A frame object detection, such as the YOLO (You only look once), is used in embedded vision systems, such as a robot, an automobile, a security camera, and a drone. However, it requires highly performance-per-power detection by an inexpensive device. In the paper, we propose a tri-state weight CNN, which is a generalization of a low-precision and sparse (pruning) for CNN weight. In the former part, we set a weight {-1,0,+1} as a ternary CNN, while in the latter part, we set a {-w,0,+w} as a sparse weight CNN. The proposed tri-state CNN is a kind of a mixed-precision one, which is suitable for an object detector consisting of a bounding box prediction (regression) and a class estimation (classification).

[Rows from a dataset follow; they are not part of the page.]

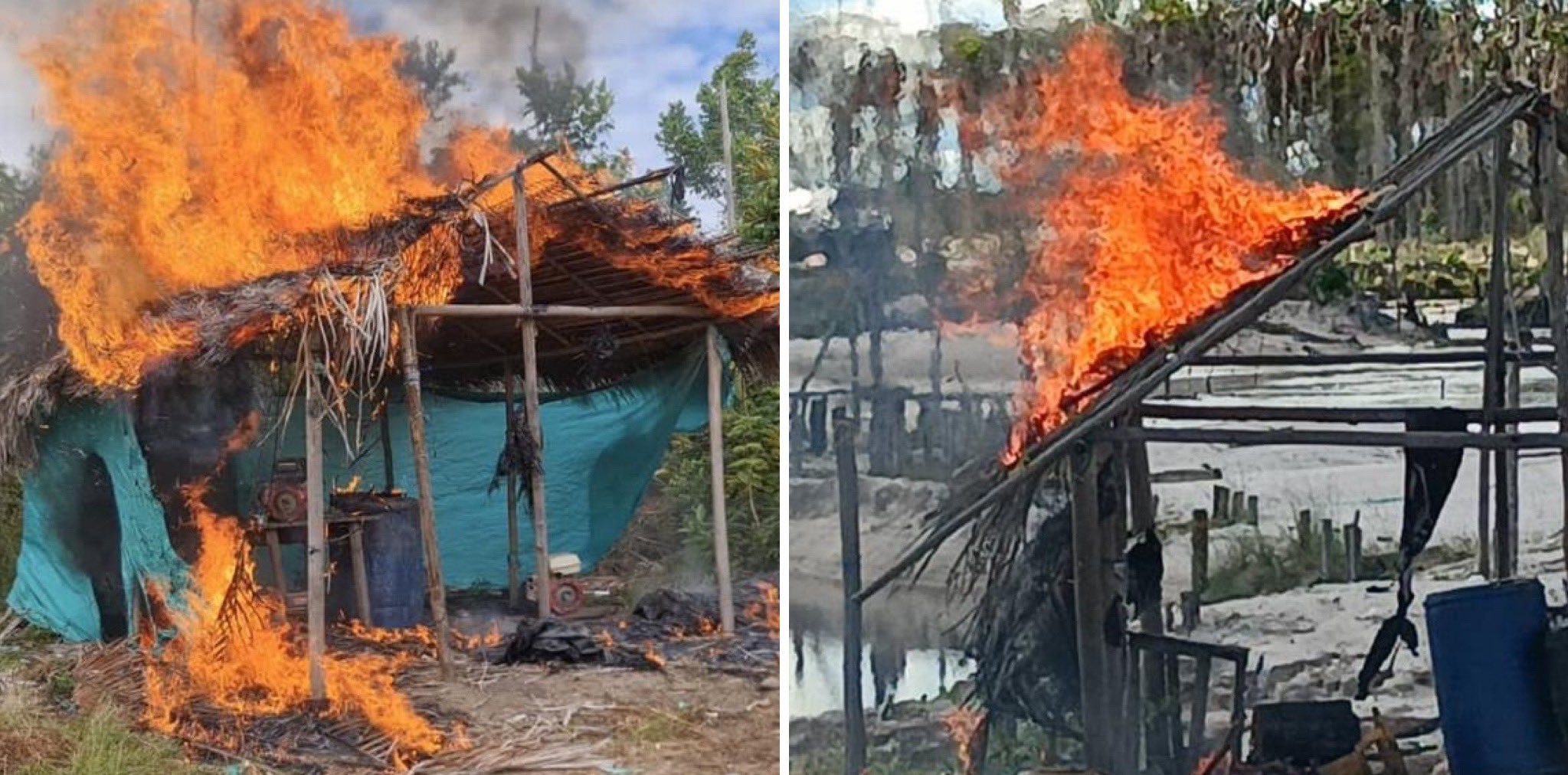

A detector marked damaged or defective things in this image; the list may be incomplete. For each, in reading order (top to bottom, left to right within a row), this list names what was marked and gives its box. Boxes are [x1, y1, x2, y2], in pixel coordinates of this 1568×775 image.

burnt thatch [0, 160, 781, 470]
burnt black material [1248, 699, 1360, 765]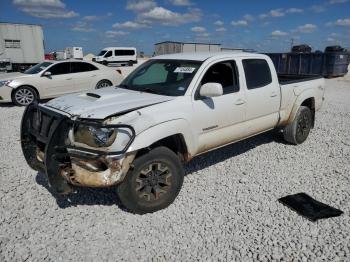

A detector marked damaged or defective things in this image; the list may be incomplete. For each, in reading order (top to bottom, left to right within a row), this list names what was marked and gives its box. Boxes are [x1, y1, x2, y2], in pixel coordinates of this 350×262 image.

damaged front end [19, 103, 136, 193]
crumpled front bumper [20, 103, 135, 193]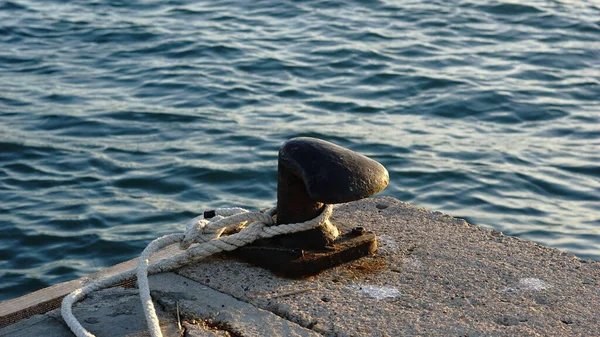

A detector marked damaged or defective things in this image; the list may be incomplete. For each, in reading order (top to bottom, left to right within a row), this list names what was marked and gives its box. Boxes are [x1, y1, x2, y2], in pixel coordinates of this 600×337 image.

rusty base [227, 230, 378, 276]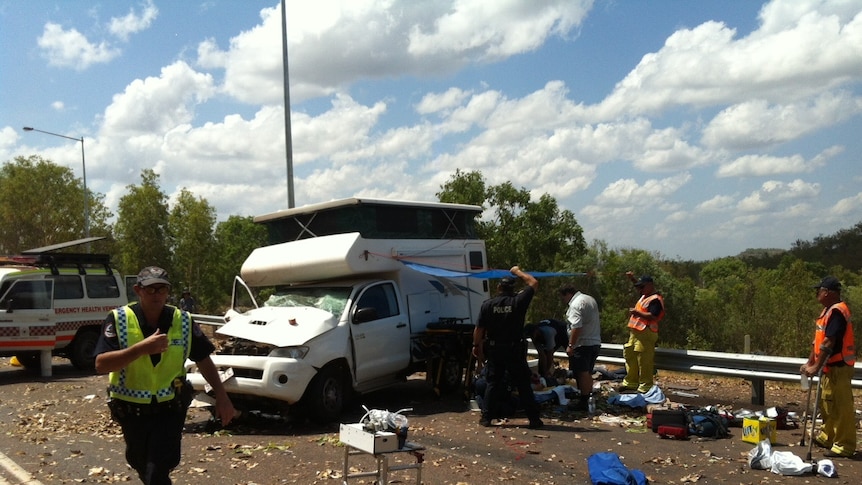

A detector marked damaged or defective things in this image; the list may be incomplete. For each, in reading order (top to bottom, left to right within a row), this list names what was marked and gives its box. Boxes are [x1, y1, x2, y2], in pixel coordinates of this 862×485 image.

crushed vehicle hood [218, 306, 340, 348]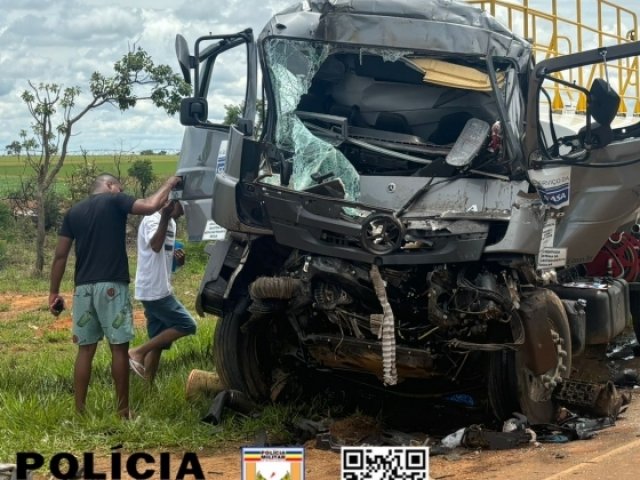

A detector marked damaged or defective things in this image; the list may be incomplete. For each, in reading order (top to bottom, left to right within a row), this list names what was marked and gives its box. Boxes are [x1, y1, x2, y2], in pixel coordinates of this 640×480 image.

shattered windshield [262, 38, 524, 202]
wrecked truck [172, 0, 640, 422]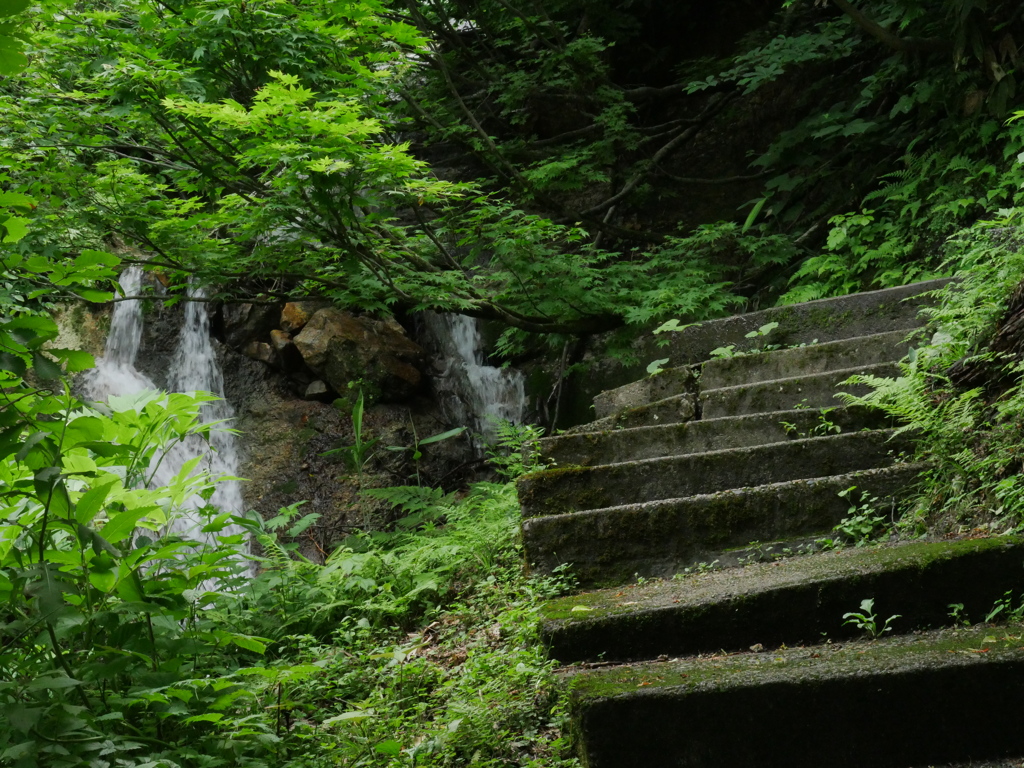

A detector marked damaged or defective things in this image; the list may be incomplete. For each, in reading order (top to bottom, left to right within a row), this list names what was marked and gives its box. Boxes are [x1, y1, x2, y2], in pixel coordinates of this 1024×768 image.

crack in concrete step [520, 430, 913, 520]
crack in concrete step [544, 536, 1024, 663]
crack in concrete step [569, 626, 1024, 768]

We apply an indirect memory access architecture to skip zero part and propose the weight parallel 2D convolutional circuit. It can efficiently be applied to the AlexNet based CNN, which has different size kernels. We design the AlexNet based YOLOv2 to reduce the number of layers toward low-latency computation. In the experiment, the proposed tri-state scheme CNN reduces the memory size for weight by 92%. We implement the proposed tri-state weight YOLOv2 on the AvNet Inc. UltraZed-EG starter kit, which has the Xilinx Inc. Zynq Ultrascale+ MPSoC ZU3EG. It archived 61.70 frames per second (FPS), which exceeds the standard video frame rate (29.97 FPS). Compared with the ARM Cortex-A57, it was 268.2 times faster, and its performance per power efficiency was 313.51 times better. Also, compared with the NVidia Pascal embedded GPU, it was 4.0 times faster, and its power performance efficiency was 11.35 times better.

查看原文本刊更多论文

基于FPGA的三态权重卷积神经网络:应用于YOLOv2目标检测器

框架对象检测，如YOLO(你只看一次)，用于嵌入式视觉系统，如机器人、汽车、安全摄像头和无人机。然而，它需要通过廉价的设备进行高性能/功率检测。在本文中，我们提出了一种三状态加权CNN，它是对CNN权值的低精度和稀疏(修剪)的推广。在前一部分中，我们将权值{-1,0，+1}设置为三元CNN，在后一部分中，我们将权值{-w,0，+w}设置为稀疏权值CNN。本文提出的三态CNN是一种混合精度CNN，适用于由边界盒预测(回归)和类估计(分类)组成的目标检测器。我们采用一种间接存储器访问架构来跳过零部分，并提出了权重并行二维卷积电路。它可以有效地应用于基于AlexNet的具有不同大小内核的CNN。我们设计了基于AlexNet的YOLOv2，以减少层数，实现低延迟计算。在实验中，提出的三态方案CNN将权重的内存大小减少了92%。我们在AvNet Inc.上实现了所提出的三状态权重YOLOv2。UltraZed-EG入门套件，有Xilinx Inc.。Zynq Ultrascale+ MPSoC ZU3EG。每秒存档61.70帧(FPS)，超过了标准视频帧率(29.97 FPS)。与ARM Cortex-A57相比，它的速度快了268.2倍，单位功率效率提高了313.51倍。与NVidia Pascal嵌入式GPU相比，速度提升4.0倍，功耗效率提升11.35倍。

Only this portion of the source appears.